Effect of Lyα Radiative Transfer on Intensity Mapping Power Spectra

Abstract

Clustering of Lyα-emitting galaxies (LAEs) and Lyα line intensity mapping (LIM) are useful probes of cosmology. However, Lyα radiative transfer (RT) effects, such as absorption, line shift, and line broadening, and their dependence on the large-scale density and velocity fields can modify the measured LAE clustering and LIM statistics. We explore the effects of RT on the Lyα LIM power spectrum in two ways: using an analytic description based on linear approximations, and using lognormal mocks. The qualitative effects of intergalactic Lyα absorption on the LIM auto- and cross-power spectrum include a scale-dependent, reduced effective bias, reduced mean intensity, and modified redshift-space distortions. The linear absorption model does not describe the results of the lognormal simulations well. The random line shift suppresses the redshift-space power spectrum similar to the Fingers-of-God effect.
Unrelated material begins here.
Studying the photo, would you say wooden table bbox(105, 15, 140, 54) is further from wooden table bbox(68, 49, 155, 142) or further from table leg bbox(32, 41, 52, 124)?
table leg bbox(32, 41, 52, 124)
In cross-correlation of LAEs or Lyα intensity with a non-Lyα tracer, the Lyα line shift leads to a phase shift of the complex power spectrum, i.e., a cosine damping of the real part. We study the impact of Lyα RT effects on the Hobby–Eberly Telescope Dark Energy Experiment (HETDEX) LAE and LIM power spectra using lognormal mocks. We find that even small amounts of IGM absorption will significantly change the measured LAE auto-power spectrum. The LAE-intensity cross-power spectrum stays within the measurement uncertainty. Therefore, HETDEX will be able to constrain Lyα RT effects.